2. Diarization In Calls
A meeting can contain a lot of back and forth activity. To identify which speaker is speaking at any given time, it’s important to understand when speaker changes occur.
3. NLP For Conversations
Natural language processing (NLP) is an important tool for analyzing the content of human conversations. In many cases, after a transcription is produced, further NLP processing needs to be applied to generate insights from the transcribed conversation. For example, it’s common to use NLP to identify topics, facts, and opinions. Specialized NLP systems must be developed to deal with the complexities of conversations.
4. Generating Searchable Knowledge
The information contained in a conversation can be difficult to search. To make information more easily searchable, it’s possible to use NLP to generate knowledge graphs from the transcribed conversation. For example, a knowledge graph for a meeting might include things like who said what about which topics at which times.
A Final Word
Speech recognition is an extremely difficult problem. In this article, we’ve just scratched the surface. There are many nuances and details that are beyond the scope of this overview. These include the details of things like acoustic processing, acoustic modeling, feature engineering, decoding, etc. However, we hope that this article has provided a high level overview of how speech recognition works, why it’s an important technology for businesses, and how Hyperia is using state of the art technology to produce advanced solutions for call and meeting transcription.

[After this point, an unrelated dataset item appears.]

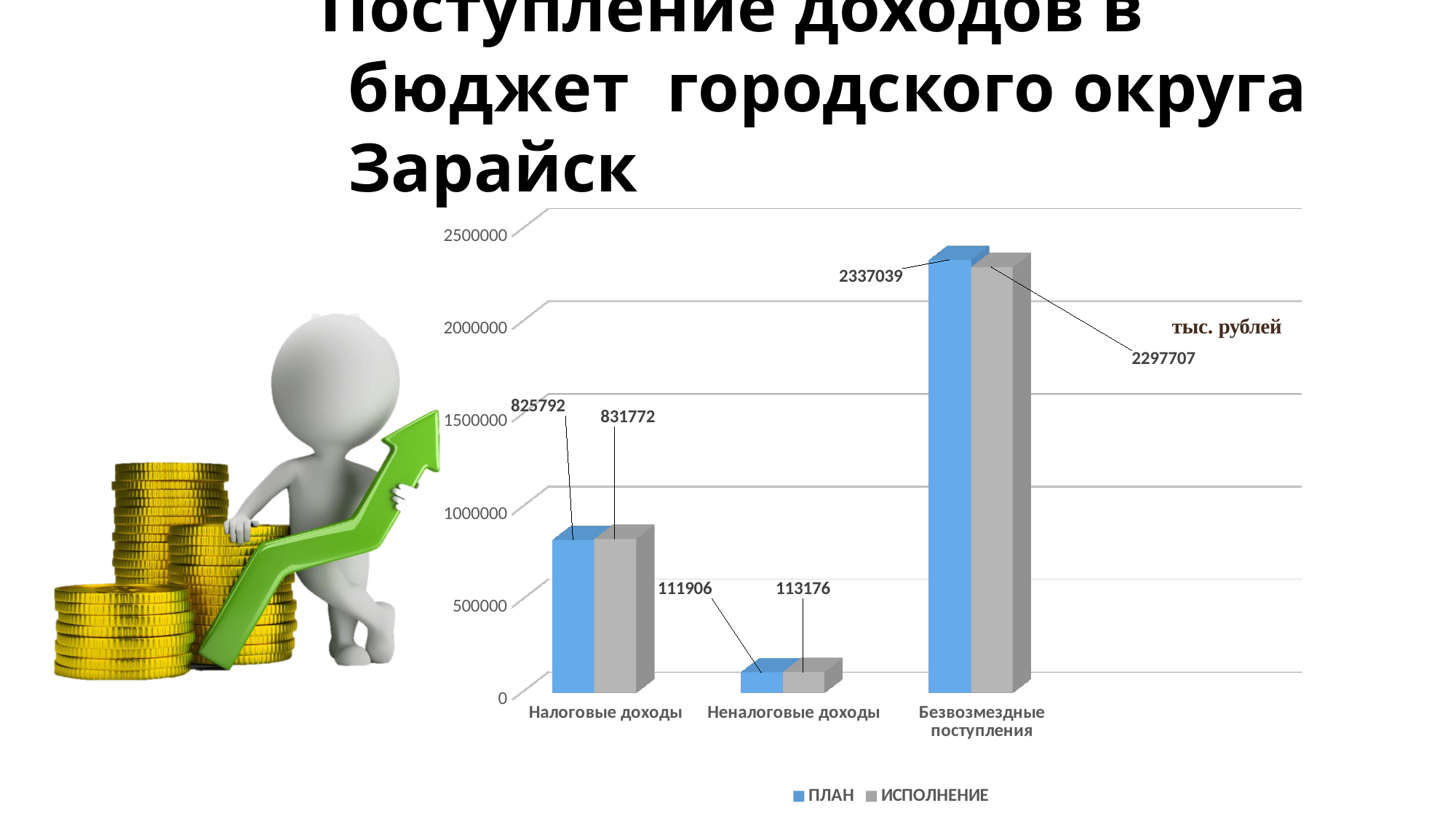
What kind of chart is shown on the slide? bar chart What is the ИСПОЛНЕНИЕ value for Безвозмездные поступления? 2297707 How many categories are shown on the x axis? 3 What is the ПЛАН value for Налоговые доходы? 825792 What is the ПЛАН value for Неналоговые доходы? 111906 How many series does the legend list? 2 Is the ИСПОЛНЕНИЕ value for Налоговые доходы greater or less than 1000000? less Which category has the lowest ИСПОЛНЕНИЕ value? Неналоговые доходы What is the ИСПОЛНЕНИЕ value for Налоговые доходы? 831772 For Неналоговые доходы, which is larger: ПЛАН or ИСПОЛНЕНИЕ? ИСПОЛНЕНИЕ What is the difference between the ПЛАН and ИСПОЛНЕНИЕ values for Безвозмездные поступления? 39332 Which category has the highest ПЛАН value? Безвозмездные поступления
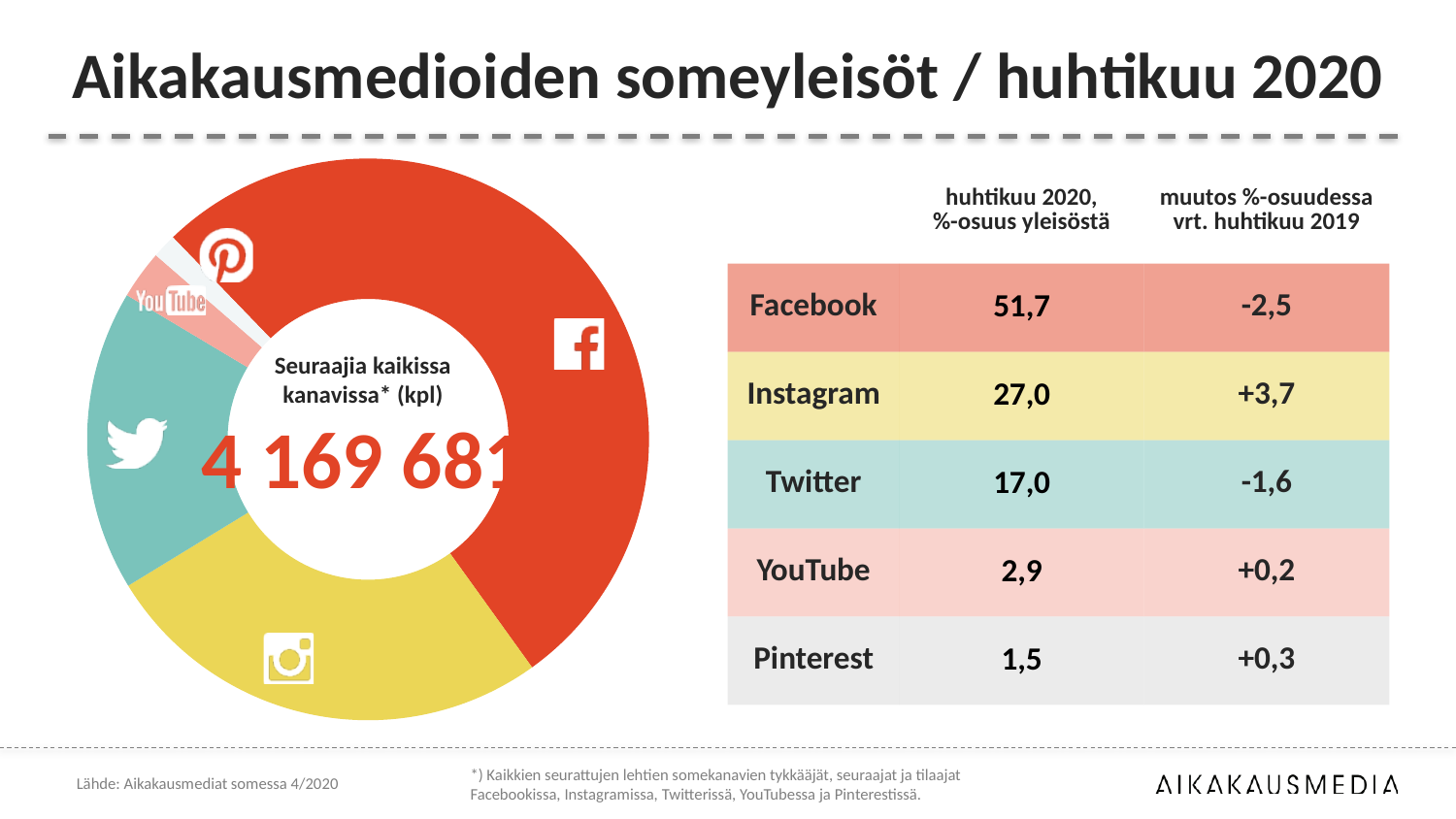
According to the table, what is Facebook's share of the audience in April 2020 (huhtikuu 2020, %-osuus yleisöstä)? 51,7 According to the table, what is the change in percentage share for Instagram compared with April 2019? +3,7 According to the table, what is Instagram's share of the audience in April 2020? 27,0 What kind of chart is shown on the left of the slide? Pie chart (donut) Which channel has the smallest share of the audience in April 2020? Pinterest Which has a larger share of the audience in April 2020, Twitter or YouTube? Twitter How many social media channels are shown as slices in the donut chart? 5 According to the table, what is the change in percentage share for Facebook compared with April 2019? -2,5 What is the title of the slide? Aikakausmedioiden someyleisöt / huhtikuu 2020 Which channel has the largest share of the audience in April 2020? Facebook What is the difference between Facebook's and Instagram's share of the audience in April 2020? 24,7 Which channel had the largest increase in percentage share compared with April 2019? Instagram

This is the most exciting time to be a speech recognition researcher. The amount of recent progress in the field is truly remarkable, and has already produced dramatic improvements in the accuracy, performance, and cost of speech recognition systems. One of the most exciting things about the field is that it’s still early days. The advances over the last few years have been driven by deep learning and neural networks, but there is still much left to be discovered. For example, unsupervised pre-training has only recently been used in production systems, but it’s already proven to be incredibly effective. Who knows what the next revolutionary approach will be?